How many lines in the records below contain the string "Returning"? Reply with the number only.

**** Entries shown ****

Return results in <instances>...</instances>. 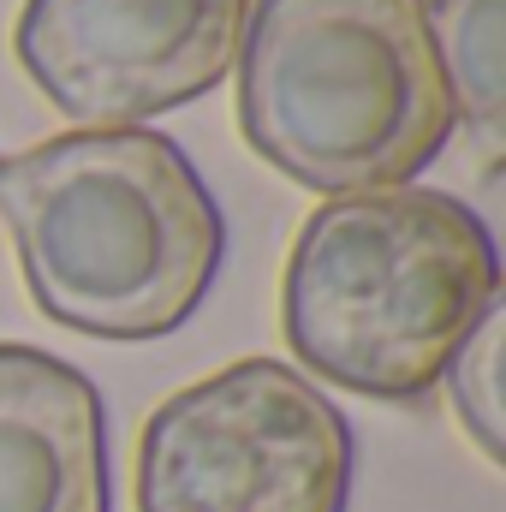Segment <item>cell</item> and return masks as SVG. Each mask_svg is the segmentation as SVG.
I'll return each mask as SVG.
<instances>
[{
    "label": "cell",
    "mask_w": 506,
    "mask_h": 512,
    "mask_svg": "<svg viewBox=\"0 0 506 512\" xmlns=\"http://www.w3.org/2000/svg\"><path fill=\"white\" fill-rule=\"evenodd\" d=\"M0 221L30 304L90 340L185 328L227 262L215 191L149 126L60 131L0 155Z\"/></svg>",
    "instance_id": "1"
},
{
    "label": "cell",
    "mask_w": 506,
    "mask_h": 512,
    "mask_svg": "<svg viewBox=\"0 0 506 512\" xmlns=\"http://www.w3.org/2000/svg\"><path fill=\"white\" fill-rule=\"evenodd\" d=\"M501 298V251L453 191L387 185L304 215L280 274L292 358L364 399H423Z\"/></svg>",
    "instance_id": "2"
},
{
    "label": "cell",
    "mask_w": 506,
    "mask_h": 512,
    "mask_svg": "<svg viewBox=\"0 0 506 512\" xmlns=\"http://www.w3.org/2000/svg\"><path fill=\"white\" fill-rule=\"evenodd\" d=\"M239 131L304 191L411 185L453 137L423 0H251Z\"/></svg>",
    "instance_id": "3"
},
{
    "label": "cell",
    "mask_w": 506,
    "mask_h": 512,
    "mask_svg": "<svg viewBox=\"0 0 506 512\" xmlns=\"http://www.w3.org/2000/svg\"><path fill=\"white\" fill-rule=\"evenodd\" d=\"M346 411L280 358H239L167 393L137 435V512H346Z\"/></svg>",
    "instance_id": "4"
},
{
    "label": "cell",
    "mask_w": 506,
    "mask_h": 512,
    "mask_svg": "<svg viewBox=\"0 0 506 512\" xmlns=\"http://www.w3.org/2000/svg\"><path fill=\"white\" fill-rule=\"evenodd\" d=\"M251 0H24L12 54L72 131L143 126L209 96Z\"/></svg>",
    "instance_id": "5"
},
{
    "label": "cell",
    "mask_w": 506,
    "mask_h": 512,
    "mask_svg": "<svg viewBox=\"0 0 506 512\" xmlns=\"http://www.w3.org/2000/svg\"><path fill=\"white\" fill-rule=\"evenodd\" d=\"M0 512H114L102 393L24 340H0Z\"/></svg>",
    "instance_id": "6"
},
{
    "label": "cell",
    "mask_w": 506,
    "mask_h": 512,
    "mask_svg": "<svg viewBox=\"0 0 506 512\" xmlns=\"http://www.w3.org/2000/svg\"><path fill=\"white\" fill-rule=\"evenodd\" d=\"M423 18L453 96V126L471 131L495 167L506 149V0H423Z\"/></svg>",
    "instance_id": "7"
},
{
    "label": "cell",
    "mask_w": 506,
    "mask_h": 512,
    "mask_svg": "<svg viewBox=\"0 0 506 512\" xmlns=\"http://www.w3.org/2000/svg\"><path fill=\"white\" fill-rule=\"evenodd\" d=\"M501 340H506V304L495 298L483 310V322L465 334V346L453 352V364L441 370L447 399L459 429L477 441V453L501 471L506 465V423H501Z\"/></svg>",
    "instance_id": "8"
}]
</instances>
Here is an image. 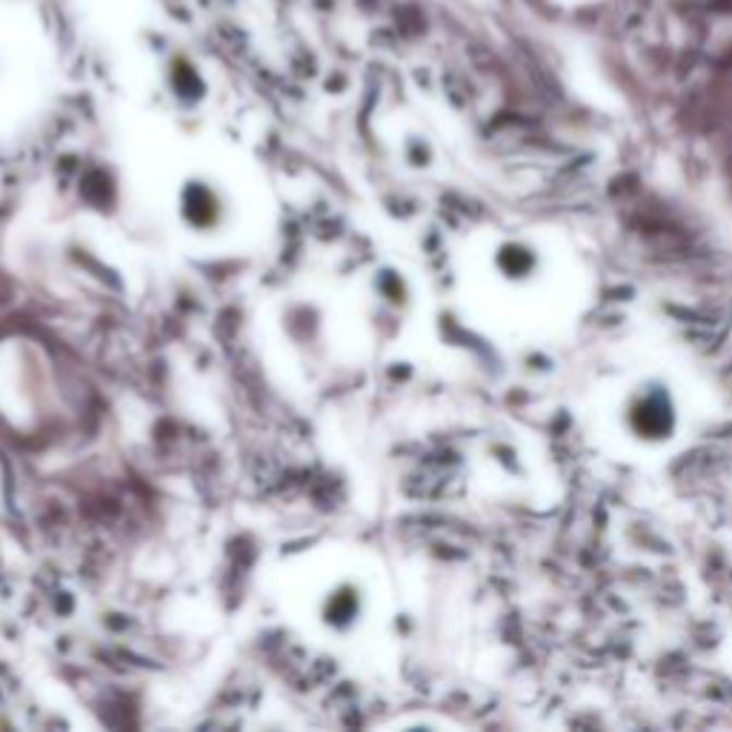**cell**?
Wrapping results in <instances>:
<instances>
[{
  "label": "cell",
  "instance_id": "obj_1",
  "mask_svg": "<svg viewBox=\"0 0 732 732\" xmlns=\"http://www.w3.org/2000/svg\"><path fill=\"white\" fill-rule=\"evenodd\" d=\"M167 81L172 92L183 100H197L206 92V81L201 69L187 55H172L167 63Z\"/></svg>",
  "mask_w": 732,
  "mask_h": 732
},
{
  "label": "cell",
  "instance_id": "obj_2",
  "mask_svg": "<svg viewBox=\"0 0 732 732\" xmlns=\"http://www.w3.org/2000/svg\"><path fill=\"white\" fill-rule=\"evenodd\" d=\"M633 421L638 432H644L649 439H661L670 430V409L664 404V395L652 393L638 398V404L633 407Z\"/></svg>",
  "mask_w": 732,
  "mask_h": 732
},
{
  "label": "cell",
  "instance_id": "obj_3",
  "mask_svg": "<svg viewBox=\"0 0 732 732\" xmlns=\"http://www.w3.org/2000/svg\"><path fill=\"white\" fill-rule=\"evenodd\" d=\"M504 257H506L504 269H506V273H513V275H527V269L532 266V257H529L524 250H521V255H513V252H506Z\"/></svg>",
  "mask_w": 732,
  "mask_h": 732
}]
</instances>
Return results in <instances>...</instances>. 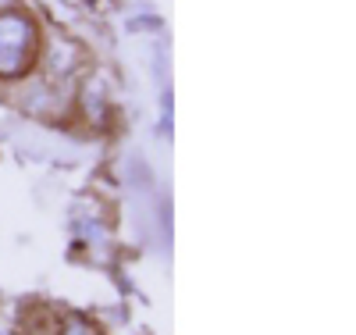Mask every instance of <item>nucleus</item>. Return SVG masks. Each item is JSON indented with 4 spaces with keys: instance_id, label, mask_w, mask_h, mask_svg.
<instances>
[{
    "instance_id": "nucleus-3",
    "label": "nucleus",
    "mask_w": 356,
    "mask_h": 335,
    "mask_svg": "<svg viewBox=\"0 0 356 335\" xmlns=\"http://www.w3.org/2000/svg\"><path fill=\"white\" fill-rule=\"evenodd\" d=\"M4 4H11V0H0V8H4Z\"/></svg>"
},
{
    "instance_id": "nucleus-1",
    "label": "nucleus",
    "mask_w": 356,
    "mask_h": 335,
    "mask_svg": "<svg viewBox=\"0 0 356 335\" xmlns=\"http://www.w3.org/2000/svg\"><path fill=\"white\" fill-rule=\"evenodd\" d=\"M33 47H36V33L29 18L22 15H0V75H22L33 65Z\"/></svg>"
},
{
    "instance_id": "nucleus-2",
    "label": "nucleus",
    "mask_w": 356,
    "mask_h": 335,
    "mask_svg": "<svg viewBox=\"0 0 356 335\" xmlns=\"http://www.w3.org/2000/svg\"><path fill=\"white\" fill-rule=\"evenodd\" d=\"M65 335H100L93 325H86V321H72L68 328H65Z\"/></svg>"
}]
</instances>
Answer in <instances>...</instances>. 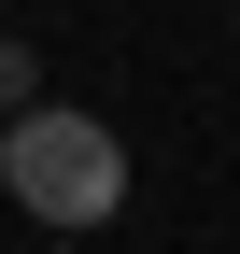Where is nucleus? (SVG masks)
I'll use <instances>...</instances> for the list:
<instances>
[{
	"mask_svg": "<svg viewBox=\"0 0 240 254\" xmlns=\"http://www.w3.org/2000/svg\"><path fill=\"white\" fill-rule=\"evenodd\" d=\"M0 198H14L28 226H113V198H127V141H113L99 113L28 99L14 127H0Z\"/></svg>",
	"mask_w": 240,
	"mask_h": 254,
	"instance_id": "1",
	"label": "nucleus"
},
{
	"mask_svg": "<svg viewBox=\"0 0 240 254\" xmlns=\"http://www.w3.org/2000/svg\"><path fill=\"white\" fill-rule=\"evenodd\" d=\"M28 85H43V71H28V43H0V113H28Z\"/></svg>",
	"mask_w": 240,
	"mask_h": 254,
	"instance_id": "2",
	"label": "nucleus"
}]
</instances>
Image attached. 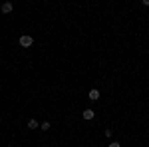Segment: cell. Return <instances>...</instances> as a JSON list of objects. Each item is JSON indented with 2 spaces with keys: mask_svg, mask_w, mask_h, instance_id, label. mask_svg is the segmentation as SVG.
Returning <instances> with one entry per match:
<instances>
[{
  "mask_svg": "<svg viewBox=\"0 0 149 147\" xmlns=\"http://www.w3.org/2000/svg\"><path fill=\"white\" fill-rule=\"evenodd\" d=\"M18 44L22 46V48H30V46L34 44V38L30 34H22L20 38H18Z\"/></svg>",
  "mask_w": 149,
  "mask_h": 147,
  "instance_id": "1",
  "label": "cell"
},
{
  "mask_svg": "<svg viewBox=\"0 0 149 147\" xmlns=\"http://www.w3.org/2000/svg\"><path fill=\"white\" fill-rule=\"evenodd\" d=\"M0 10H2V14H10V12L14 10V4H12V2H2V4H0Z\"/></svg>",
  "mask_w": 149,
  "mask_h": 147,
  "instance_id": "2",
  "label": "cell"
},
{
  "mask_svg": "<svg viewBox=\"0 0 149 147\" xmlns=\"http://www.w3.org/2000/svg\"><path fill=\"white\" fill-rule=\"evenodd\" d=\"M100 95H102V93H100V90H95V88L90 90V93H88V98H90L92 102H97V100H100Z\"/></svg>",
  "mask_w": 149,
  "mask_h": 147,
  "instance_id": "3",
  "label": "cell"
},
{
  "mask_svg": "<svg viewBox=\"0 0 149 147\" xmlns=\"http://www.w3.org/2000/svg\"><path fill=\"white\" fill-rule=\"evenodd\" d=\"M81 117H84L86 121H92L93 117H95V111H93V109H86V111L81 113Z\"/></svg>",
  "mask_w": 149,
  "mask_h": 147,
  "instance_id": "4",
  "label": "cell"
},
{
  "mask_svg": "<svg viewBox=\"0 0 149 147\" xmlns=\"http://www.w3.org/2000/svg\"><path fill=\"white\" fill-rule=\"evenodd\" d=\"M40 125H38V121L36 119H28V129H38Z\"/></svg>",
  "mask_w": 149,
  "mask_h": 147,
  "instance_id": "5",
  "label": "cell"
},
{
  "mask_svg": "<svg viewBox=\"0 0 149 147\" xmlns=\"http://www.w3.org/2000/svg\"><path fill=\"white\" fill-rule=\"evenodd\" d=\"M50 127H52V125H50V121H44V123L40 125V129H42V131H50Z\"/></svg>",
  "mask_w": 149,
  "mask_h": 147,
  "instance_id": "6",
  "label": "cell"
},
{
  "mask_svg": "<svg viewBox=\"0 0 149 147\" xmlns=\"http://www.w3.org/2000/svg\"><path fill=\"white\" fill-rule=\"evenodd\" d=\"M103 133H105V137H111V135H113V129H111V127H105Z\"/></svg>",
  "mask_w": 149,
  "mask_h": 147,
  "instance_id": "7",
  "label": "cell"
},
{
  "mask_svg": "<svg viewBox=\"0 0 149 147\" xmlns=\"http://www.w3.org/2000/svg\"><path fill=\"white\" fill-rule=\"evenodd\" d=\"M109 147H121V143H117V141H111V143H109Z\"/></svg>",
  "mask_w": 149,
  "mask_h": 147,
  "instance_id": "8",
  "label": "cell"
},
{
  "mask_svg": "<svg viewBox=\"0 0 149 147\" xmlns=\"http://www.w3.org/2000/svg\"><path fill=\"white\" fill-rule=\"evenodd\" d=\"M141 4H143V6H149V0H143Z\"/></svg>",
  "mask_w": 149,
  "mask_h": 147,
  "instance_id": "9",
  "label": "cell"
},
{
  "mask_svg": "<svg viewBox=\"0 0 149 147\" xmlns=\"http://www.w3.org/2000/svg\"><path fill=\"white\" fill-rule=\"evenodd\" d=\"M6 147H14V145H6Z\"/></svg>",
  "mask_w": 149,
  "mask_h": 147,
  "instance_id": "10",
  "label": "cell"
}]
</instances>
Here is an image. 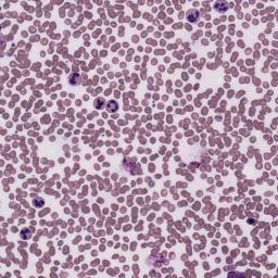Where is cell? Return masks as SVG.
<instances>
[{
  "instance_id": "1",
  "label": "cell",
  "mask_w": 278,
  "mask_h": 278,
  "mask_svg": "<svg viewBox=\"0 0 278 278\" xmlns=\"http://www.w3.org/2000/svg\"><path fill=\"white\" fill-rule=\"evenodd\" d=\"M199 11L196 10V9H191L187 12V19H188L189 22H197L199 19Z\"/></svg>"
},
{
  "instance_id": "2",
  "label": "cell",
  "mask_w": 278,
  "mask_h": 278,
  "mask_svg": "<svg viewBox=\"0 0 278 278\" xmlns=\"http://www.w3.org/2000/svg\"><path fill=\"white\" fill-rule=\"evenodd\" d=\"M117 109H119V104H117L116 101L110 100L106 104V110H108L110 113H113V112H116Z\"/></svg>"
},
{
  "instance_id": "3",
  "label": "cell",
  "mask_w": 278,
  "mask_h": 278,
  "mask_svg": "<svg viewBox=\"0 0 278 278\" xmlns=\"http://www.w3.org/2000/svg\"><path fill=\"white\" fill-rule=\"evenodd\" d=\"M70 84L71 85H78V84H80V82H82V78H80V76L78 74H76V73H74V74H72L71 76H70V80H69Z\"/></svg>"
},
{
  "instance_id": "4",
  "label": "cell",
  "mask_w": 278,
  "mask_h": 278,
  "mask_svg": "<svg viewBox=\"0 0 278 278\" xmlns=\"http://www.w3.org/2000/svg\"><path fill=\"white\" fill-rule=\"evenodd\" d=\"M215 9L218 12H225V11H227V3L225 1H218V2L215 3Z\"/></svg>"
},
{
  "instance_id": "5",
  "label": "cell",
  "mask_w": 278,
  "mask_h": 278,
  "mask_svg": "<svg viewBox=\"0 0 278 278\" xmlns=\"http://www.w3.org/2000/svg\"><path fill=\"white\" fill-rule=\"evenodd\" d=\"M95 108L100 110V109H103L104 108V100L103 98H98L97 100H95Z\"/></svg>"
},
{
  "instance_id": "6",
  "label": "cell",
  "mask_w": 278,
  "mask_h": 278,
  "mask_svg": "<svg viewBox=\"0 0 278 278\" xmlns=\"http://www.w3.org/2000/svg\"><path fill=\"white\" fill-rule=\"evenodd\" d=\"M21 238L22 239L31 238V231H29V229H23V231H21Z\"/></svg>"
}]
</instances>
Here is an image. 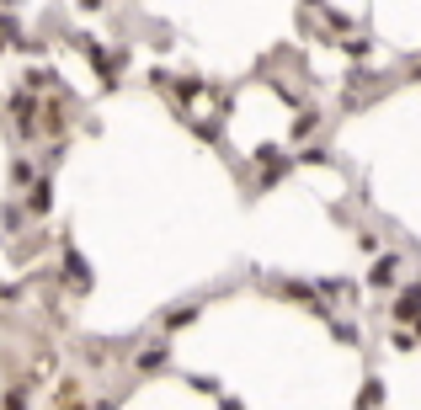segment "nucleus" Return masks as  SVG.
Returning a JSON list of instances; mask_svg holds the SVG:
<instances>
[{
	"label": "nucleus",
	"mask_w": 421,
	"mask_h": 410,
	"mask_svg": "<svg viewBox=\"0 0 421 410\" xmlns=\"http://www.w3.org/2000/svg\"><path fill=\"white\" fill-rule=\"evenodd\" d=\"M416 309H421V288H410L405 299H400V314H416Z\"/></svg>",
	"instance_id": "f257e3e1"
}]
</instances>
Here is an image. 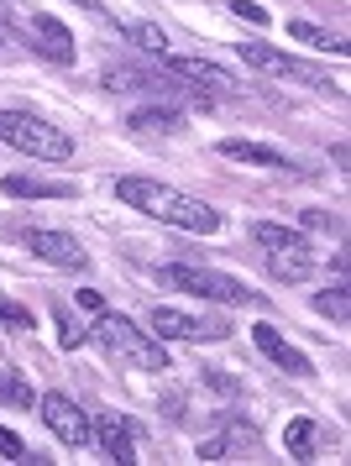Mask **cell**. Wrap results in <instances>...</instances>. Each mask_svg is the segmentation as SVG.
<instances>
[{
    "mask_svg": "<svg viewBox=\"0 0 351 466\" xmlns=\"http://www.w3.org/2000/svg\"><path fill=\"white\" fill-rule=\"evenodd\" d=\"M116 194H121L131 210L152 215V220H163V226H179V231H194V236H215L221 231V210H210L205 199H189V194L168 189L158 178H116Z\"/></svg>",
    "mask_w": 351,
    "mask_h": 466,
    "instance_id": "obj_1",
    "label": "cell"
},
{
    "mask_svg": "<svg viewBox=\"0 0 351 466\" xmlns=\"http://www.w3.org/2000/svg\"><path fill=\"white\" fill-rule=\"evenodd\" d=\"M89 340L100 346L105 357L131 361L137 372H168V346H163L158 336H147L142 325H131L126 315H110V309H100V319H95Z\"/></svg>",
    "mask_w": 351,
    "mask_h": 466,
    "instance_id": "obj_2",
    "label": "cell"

****

#### Correct response
2